Let us say I don't care about the action (actually I do, you take $K=Aut(X)$ and $f$ the structural morphism defining your action). Set $K$ to be some group and $f:N\to K$. What you want to do is to define a group morphism $g:N\rtimes_{\phi}H\to K$ so that $g_{|N}=f$. Assume $g$ exists. Let $h\in H$ then $g_{|H}$ is a group morphism I denote $s$.

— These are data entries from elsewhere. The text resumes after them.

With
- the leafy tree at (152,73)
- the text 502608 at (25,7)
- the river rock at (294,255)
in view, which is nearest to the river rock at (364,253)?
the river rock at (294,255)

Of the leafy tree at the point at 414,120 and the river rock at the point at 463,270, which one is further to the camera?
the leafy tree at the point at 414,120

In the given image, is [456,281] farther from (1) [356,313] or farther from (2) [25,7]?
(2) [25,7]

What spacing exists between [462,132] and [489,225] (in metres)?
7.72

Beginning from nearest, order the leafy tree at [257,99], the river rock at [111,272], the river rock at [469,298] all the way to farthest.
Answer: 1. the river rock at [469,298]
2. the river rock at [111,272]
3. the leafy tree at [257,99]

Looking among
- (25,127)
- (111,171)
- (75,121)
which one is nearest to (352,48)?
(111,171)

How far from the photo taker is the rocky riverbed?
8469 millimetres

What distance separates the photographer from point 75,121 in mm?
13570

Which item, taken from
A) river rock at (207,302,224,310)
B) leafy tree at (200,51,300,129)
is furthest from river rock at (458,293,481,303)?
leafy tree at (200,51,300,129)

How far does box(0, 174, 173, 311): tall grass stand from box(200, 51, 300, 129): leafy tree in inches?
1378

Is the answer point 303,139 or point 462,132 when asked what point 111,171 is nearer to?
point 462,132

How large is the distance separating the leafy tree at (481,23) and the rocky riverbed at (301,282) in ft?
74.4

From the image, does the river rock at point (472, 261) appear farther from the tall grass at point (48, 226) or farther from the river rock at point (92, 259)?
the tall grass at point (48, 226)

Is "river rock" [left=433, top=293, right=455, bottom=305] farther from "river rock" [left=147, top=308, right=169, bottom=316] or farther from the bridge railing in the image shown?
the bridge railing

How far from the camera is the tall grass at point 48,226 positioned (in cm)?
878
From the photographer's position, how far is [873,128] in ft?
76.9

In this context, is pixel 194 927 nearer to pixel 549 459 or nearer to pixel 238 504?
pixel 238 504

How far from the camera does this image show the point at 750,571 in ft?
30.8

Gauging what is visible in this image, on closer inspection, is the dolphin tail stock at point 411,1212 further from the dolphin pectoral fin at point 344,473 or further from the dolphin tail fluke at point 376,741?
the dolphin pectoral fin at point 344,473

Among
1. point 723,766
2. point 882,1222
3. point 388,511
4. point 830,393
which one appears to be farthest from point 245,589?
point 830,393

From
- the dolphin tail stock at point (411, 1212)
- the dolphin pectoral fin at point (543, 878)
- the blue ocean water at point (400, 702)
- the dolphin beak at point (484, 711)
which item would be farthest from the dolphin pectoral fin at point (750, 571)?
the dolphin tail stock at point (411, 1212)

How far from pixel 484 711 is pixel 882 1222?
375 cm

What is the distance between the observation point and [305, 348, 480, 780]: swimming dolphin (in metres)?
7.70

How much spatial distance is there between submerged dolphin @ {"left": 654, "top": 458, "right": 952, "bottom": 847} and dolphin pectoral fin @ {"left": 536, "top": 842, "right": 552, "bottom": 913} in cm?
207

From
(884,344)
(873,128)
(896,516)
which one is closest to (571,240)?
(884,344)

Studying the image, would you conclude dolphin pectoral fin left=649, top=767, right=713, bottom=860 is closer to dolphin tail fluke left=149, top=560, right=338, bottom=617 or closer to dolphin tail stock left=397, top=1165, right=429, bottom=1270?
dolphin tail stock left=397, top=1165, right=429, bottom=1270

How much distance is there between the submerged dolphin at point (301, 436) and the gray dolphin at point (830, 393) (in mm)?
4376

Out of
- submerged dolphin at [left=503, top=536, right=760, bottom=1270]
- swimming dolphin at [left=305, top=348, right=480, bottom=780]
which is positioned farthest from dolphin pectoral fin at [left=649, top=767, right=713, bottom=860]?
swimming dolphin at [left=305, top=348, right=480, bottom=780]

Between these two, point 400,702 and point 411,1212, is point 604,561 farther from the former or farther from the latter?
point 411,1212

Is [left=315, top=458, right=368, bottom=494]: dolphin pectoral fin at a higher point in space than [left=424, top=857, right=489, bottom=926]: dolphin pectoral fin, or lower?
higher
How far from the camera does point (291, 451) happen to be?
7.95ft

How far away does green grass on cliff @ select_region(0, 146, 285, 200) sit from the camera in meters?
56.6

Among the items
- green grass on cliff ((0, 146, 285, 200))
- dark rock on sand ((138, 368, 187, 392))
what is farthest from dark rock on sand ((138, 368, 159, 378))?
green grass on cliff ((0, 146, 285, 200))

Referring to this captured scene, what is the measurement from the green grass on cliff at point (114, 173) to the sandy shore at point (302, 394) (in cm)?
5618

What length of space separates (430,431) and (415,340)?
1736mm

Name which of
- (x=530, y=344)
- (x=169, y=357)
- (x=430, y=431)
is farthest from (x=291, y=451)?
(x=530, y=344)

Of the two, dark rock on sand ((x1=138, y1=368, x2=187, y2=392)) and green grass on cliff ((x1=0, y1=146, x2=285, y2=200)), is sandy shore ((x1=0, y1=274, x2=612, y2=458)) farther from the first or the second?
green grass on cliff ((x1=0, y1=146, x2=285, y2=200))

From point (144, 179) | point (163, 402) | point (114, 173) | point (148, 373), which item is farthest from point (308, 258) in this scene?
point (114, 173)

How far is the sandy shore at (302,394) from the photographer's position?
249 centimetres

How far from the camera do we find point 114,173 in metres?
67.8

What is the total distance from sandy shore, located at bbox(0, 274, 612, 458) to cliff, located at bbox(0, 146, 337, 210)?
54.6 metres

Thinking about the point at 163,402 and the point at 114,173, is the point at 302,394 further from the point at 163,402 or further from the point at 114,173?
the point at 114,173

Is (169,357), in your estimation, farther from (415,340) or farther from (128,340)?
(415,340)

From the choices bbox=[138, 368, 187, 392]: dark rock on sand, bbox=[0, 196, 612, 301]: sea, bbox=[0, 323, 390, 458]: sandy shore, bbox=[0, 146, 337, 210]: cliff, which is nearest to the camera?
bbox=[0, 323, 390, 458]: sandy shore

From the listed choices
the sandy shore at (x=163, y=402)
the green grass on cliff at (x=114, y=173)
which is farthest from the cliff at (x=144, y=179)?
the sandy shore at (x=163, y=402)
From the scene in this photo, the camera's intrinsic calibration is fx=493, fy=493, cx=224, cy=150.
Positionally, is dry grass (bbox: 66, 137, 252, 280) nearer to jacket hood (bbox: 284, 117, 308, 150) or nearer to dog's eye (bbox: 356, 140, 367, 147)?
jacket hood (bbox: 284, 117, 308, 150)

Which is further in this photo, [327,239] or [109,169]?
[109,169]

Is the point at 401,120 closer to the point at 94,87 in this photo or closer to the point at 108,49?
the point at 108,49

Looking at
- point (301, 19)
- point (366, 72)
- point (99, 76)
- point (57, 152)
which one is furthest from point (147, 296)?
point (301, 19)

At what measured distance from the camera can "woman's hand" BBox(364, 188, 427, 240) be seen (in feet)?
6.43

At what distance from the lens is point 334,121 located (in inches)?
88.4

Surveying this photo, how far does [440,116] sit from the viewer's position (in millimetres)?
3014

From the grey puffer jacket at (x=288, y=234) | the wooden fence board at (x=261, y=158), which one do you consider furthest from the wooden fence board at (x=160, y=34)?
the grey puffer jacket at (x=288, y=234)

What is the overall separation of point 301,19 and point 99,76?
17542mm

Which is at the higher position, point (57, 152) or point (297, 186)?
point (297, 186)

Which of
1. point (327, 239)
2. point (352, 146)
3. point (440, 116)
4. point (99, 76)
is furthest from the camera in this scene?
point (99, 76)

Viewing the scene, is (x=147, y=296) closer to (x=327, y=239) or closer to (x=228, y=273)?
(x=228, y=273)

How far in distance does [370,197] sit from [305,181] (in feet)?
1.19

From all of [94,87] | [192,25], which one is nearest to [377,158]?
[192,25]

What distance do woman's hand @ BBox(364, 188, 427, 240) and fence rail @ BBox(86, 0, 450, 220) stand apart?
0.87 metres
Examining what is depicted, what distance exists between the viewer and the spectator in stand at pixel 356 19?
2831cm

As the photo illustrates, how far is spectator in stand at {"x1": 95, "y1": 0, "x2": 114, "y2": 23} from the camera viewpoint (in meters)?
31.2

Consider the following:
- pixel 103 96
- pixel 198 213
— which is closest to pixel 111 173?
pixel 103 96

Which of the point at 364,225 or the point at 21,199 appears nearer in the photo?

$$f(n_1\phi(h_1)\cdot n_2)s(h_1h_2)=g(n_1\phi(h_1)\cdot n_2,h_1h_2)=g(n_1,h_1)g(n_2,h_2)=f(n_1)s(h_1)f(n_2)s(h_2)$$
Take in particular $h_2$ to be $1_H$ and $n_1=1_N$, then you end up with the condition for all $n_2\in N$ and $h_1\in H$:
$$f(\phi(h_1)\cdot n_2)=s(h_1)f(n_2)s(h_1)^{-1}$$
In other words you need to be able to find a group morphism $s$ such that the above always hold. I don't think it is always possible, unfortunately (but maybe you have some strong assumption on the action).
Edit: Here is a counter example. Consider $N=GL(2,\mathbb{C})=K$ and $f$ the identity automorphism. Let $H=\mathbb{Z}/2$ then $H$ acts on $N$ by complex conjugation. Then define $G:=N\rtimes_{\overline{\cdot}}H$. I claim that you cannot extend $f$ to $G$. If it were the case then any matrix in $GL(2,\mathbb{C})$ would be conjugate (group theoretically) to its complex conjugate and this is false.
To find a counter-example in your specific case, you should consider that being able to extend $f$ to the group $G$ implies that for each $n\in N$, $f(\phi(h)\cdot n)$ needs to be conjugate in $Aut(X)$ to $f(n)$ for all $h\in H$. This is a rather strong condition.